[Stored items]

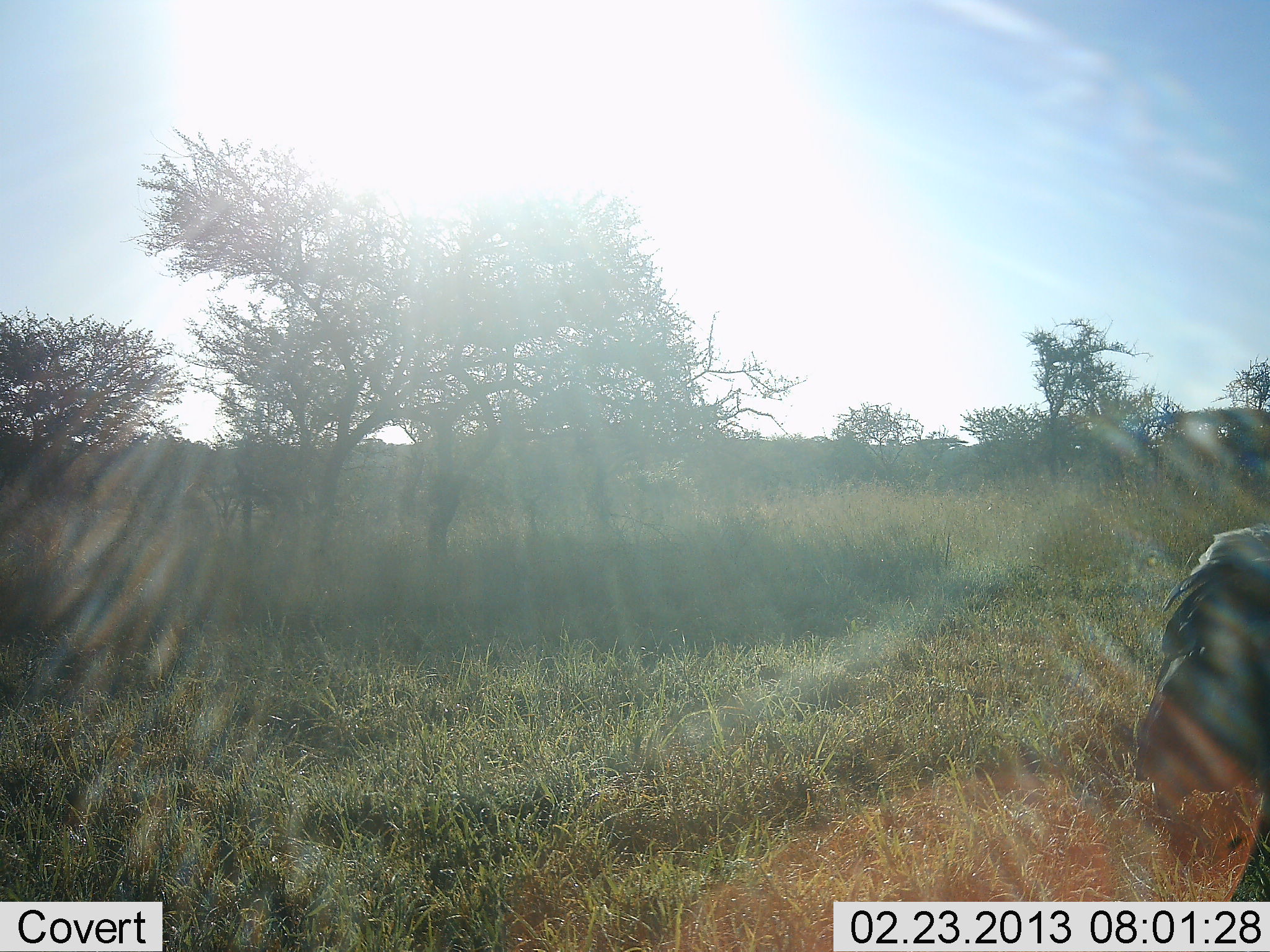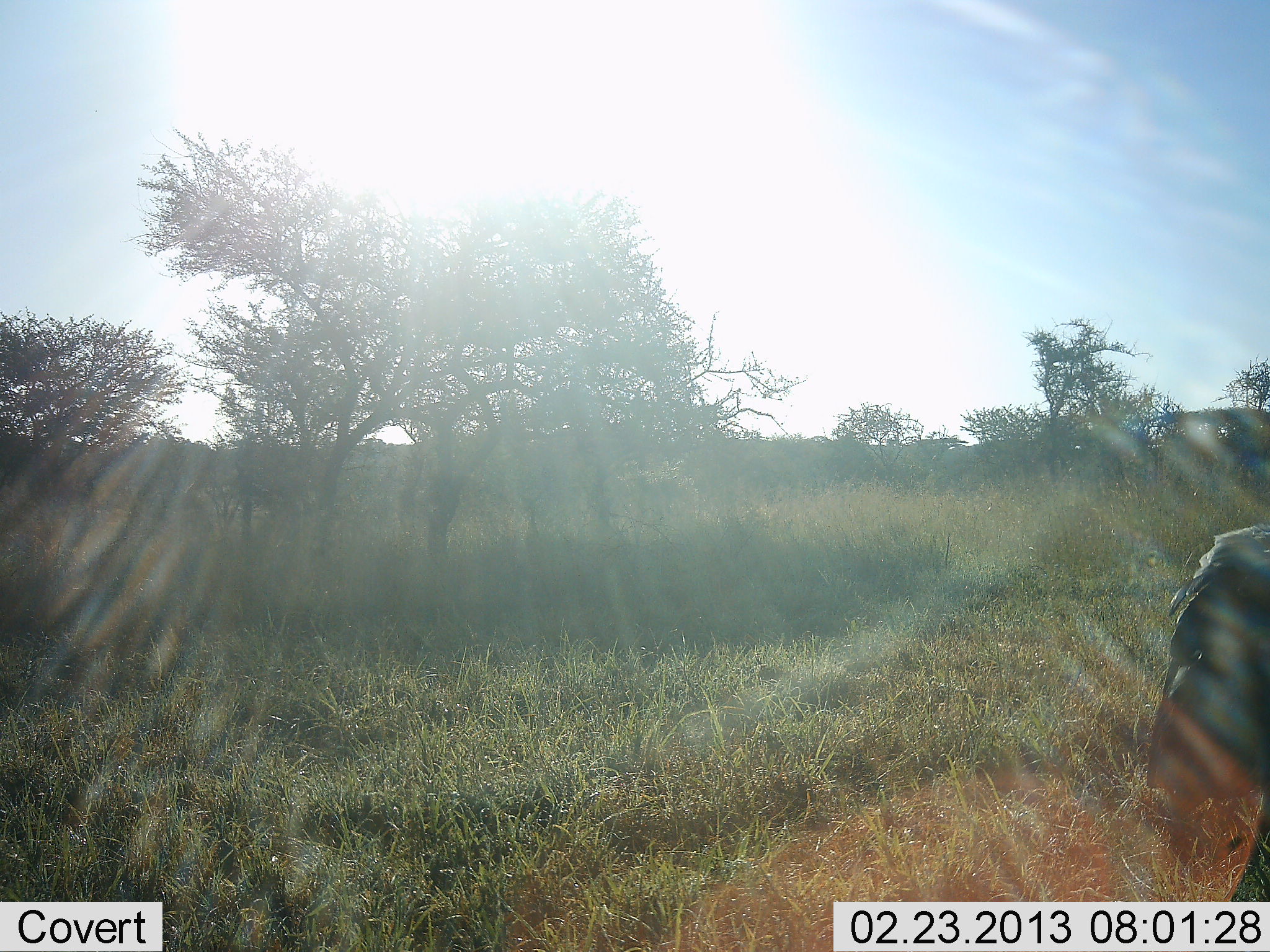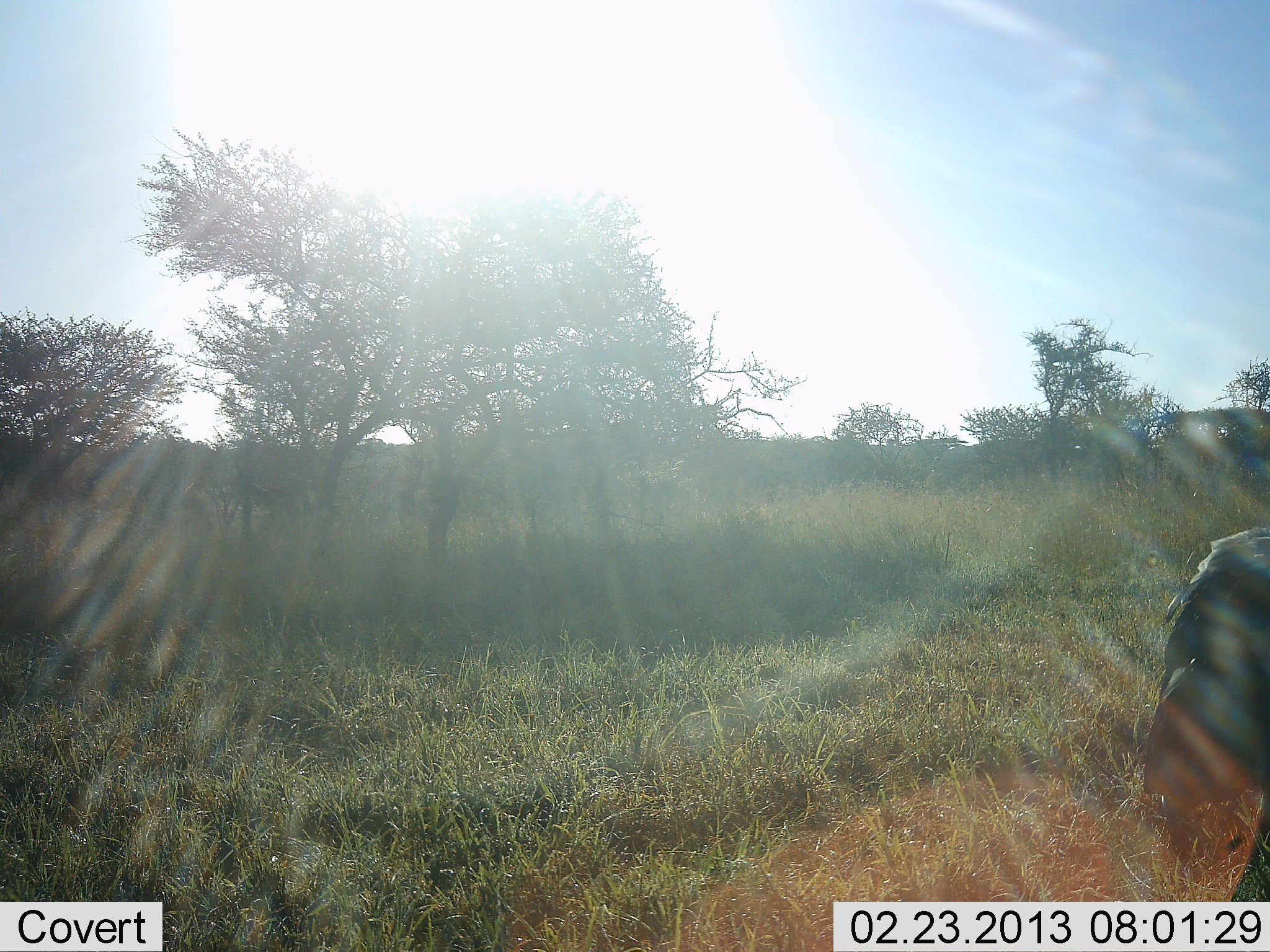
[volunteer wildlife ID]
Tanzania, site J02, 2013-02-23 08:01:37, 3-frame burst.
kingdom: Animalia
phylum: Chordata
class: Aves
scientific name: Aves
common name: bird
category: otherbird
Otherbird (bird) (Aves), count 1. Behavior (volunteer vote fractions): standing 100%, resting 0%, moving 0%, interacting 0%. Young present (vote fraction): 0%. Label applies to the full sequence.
--
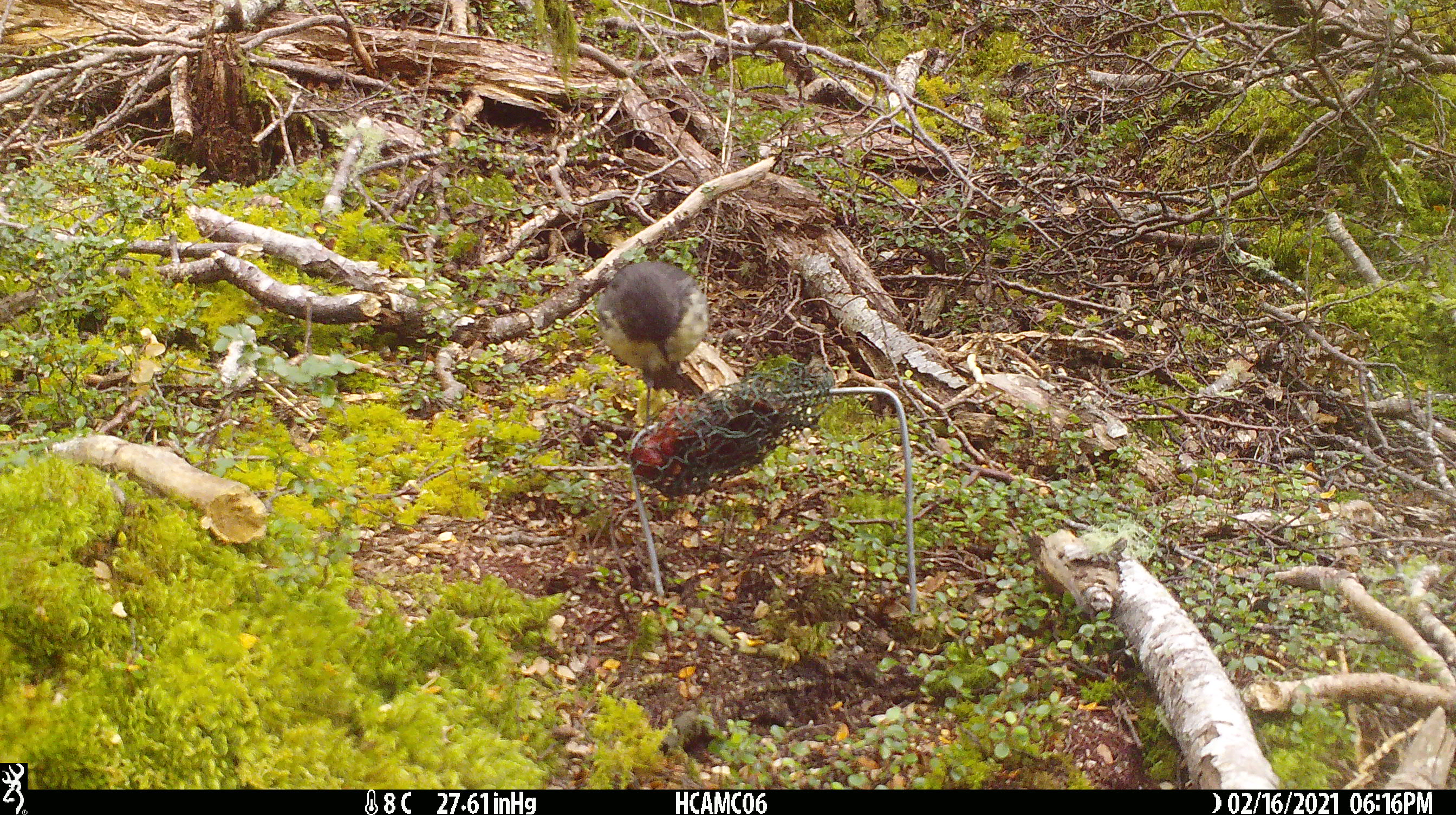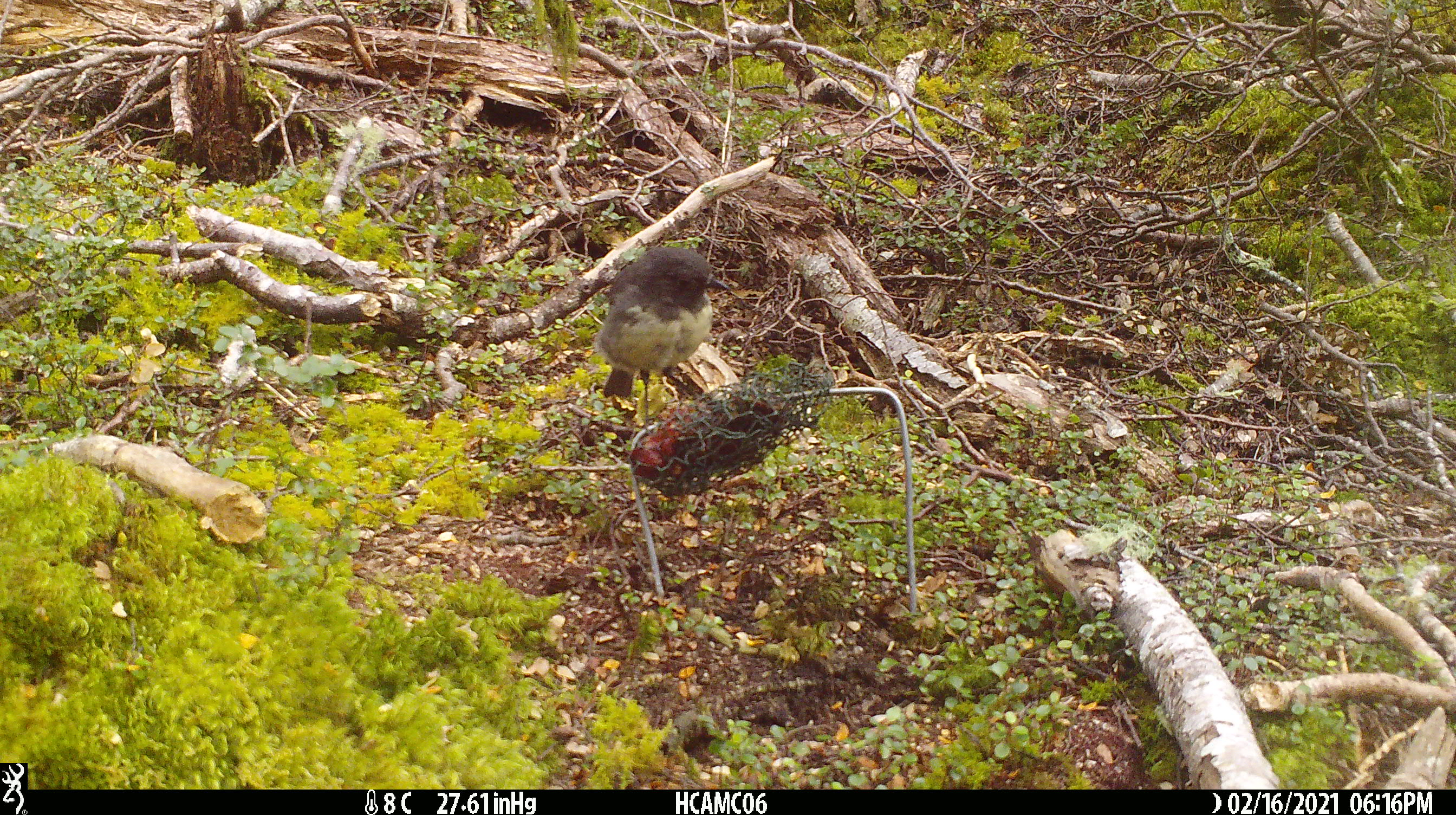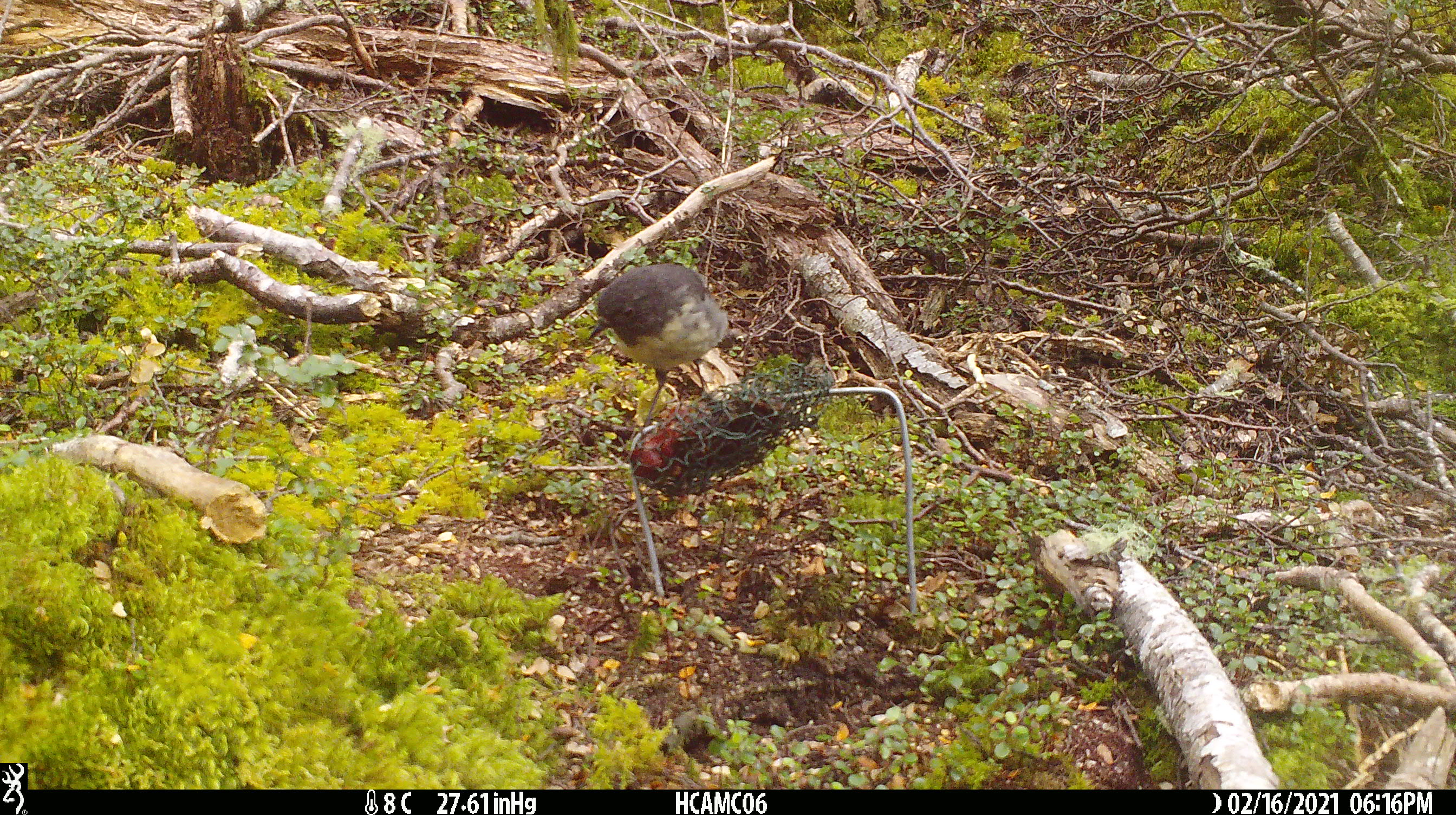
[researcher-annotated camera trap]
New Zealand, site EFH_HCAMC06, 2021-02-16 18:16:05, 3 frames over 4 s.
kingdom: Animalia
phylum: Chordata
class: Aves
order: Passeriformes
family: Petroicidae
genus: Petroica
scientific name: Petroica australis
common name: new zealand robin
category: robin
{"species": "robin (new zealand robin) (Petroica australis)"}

[The problem] Send back an exact copy of only the lines from the line with "Tanzania, site J02, 2013-02-23" up to and including the line with "common name: bird" in the data above.

[Written answer]
Tanzania, site J02, 2013-02-23 08:01:37, 3-frame burst.
kingdom: Animalia
phylum: Chordata
class: Aves
scientific name: Aves
common name: bird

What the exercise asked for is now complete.